I am an owner of at least 5 Roku's, one being a TCL Series 6 TV.
I recently bought a property for a good price and It happens that there is no internet available to this property. The only internet I can get is a Jetpack thru Verizon wireless. I have tried steaming thru this service and they put a script on my account after watching only two SD shows to prevent "extended" streaming. All other providers are full, out of signal range or quoted me 66k to run fiber to my house.
I am trying to connect my Roku or Roku's to a local wireless network that would allow for a media center (Emby) to stream files to the Roku's as players. However, every time I try to connect to the wireless network the Roku's always checks for internet connection and then fail to connect.
I have tried the following workarounds:
1. Disabling network ping, then connecting to the internet for setup and then disconnection internet. The Roku immediately drops the connection and will not reconnect or stay connected.
2. Using a network bridge thru the wireless network with internet to get past setup. After disconnecting internet the Roku immediately drops the connection and will not connect.
3. Enabling ICS on the connection after setup. After disconnecting internet the Roku immediately drops the connection and will not connect.
None of anything I found works. Has anyone gotten thru something like this? If so, How?
I also find it hard to believe that Roku wouldn't have already added a control to shut this off...

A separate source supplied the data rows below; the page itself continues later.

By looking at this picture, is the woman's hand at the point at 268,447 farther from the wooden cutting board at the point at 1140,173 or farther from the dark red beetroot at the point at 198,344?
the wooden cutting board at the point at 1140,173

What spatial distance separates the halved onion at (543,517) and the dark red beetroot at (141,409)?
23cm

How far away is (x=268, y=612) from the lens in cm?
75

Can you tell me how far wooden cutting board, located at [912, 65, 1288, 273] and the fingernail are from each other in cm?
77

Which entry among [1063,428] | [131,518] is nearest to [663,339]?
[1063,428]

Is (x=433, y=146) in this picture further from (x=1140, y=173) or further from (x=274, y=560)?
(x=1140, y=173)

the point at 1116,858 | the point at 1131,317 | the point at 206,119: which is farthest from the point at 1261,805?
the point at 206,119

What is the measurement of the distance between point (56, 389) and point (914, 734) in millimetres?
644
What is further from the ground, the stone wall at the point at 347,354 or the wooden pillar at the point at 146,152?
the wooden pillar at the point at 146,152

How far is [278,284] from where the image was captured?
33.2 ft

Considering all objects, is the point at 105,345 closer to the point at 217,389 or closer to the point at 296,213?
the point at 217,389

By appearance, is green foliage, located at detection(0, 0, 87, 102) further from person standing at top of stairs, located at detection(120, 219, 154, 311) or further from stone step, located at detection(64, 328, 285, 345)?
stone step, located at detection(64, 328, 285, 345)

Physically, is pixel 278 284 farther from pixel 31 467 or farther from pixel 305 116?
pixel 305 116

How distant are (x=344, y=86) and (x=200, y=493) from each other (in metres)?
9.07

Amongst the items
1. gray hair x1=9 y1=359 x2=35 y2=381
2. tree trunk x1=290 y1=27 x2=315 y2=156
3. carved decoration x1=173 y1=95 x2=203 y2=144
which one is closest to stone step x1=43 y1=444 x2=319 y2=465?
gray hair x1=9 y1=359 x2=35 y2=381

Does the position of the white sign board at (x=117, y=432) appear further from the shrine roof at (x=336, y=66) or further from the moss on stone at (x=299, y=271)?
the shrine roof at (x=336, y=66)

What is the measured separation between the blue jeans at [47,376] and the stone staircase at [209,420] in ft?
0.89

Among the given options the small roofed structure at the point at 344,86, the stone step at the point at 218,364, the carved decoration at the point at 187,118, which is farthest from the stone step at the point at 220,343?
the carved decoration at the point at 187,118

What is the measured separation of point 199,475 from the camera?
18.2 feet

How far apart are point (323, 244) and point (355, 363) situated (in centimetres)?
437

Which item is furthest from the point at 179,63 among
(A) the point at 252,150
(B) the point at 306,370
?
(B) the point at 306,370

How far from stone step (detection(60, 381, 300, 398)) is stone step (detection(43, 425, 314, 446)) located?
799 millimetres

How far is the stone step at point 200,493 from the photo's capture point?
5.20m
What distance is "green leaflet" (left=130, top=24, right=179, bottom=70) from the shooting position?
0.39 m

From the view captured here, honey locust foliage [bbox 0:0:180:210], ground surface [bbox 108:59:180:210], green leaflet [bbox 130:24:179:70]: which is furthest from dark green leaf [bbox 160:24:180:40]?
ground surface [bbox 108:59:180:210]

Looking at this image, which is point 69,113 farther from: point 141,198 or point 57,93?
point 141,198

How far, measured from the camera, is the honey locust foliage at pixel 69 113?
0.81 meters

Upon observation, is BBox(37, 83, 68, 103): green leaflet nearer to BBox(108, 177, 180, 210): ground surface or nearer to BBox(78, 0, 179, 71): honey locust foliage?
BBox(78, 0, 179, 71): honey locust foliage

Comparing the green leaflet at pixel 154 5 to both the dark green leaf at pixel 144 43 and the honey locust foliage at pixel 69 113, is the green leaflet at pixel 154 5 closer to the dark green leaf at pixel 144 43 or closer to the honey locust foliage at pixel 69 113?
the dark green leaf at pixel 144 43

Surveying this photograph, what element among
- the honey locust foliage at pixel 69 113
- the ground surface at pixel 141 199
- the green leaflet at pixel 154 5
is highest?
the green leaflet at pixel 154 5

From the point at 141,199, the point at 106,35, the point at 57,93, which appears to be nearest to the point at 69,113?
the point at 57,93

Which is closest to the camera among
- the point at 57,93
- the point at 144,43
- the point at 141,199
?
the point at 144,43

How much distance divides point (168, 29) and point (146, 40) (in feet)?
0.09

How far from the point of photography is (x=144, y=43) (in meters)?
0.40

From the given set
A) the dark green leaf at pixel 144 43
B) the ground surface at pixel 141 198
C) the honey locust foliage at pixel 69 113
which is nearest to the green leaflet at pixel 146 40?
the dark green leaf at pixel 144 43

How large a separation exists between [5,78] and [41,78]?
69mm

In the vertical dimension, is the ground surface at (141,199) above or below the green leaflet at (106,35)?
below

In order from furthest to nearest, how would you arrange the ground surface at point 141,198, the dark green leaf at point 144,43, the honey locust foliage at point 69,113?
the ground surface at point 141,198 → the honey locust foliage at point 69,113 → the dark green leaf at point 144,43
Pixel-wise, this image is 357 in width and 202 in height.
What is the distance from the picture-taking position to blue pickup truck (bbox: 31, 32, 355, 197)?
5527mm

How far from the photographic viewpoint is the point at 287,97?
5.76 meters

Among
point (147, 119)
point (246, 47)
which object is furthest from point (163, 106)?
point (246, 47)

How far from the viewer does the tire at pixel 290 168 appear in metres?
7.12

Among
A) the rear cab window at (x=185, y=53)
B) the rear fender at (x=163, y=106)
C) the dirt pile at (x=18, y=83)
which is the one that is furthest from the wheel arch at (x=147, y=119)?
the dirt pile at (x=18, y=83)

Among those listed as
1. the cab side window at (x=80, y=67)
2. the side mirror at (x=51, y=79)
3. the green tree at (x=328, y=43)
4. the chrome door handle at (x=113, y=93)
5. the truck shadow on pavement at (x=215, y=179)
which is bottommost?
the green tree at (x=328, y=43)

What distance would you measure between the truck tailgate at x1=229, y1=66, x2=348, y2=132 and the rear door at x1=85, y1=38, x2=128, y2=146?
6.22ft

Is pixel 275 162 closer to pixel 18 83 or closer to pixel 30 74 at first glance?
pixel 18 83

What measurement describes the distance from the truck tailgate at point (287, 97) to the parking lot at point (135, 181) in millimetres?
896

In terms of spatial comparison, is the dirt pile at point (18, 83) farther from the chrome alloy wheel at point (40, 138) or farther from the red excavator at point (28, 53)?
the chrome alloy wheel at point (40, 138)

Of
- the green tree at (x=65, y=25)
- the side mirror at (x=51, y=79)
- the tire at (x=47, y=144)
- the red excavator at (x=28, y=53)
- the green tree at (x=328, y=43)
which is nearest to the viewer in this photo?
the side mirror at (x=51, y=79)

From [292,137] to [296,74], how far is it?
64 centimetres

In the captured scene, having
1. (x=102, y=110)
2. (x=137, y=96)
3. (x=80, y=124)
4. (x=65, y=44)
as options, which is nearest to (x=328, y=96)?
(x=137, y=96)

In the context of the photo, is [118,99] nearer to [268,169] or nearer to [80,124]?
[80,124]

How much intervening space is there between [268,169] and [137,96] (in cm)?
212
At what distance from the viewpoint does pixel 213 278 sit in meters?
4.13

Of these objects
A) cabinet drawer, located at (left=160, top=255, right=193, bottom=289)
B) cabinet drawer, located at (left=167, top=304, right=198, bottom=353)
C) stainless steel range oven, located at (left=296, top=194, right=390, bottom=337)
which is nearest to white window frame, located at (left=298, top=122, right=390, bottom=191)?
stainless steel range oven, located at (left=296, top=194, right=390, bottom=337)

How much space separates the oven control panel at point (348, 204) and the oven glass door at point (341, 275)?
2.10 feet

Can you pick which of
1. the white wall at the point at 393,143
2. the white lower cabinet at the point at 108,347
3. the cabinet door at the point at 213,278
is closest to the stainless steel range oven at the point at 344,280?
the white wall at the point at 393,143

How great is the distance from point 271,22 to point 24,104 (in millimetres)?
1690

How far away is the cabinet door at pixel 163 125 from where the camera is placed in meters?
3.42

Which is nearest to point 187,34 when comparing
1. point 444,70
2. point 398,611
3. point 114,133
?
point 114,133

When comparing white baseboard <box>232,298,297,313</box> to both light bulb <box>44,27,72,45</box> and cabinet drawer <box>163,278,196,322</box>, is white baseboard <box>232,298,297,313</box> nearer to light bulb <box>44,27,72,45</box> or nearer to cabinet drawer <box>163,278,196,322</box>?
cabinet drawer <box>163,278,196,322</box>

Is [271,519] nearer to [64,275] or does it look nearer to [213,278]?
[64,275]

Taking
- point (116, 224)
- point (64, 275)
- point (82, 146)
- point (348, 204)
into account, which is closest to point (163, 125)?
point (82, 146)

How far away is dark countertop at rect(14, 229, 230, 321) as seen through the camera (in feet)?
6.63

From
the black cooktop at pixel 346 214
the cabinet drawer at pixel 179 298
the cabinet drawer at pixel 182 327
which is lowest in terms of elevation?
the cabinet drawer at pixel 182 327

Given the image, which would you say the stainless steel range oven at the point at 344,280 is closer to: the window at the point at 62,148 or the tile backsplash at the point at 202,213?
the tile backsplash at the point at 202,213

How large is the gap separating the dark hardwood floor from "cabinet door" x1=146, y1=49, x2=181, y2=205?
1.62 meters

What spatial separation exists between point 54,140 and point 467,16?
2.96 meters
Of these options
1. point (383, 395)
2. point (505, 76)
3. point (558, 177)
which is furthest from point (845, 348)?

The solution could range from difficult to impossible. If that 'network bridge' you mentioned has logging and firewall capability you might be able to find and allow the traffic that the roku needs to establish that it's network is connected but block everything else. But it roku streaming content comes from the same place it might be hard to distinguish which is which.
How could it be difficult or impossible? All that really needs to be done is someone gives me the response data and I set it up on my local network. You know API... I shouldn't be troubleshooting this, I'm the consumer. It's been requested more then a few times now and Its not hard to make an offline option when it's connecting.
I am now seriously considering dumping my stock in Roku and riding myself of these units. It's not the only streamer in town anymore and it cant look good for Roku apps partners to be turning away users with pretty simple issues. Especially loyal ones...
If you know how to fake the response you should also be able to see what it needs using wireshark or a similar network analyzer. It's probably not static since you need to update the time and maybe check for updates. Roku probably makes their money on the ads displayed and paid content so they aren't likely to help anyone bypass that. If you want something you can completely control yourself you could use raspberry pi's running kodi or plex.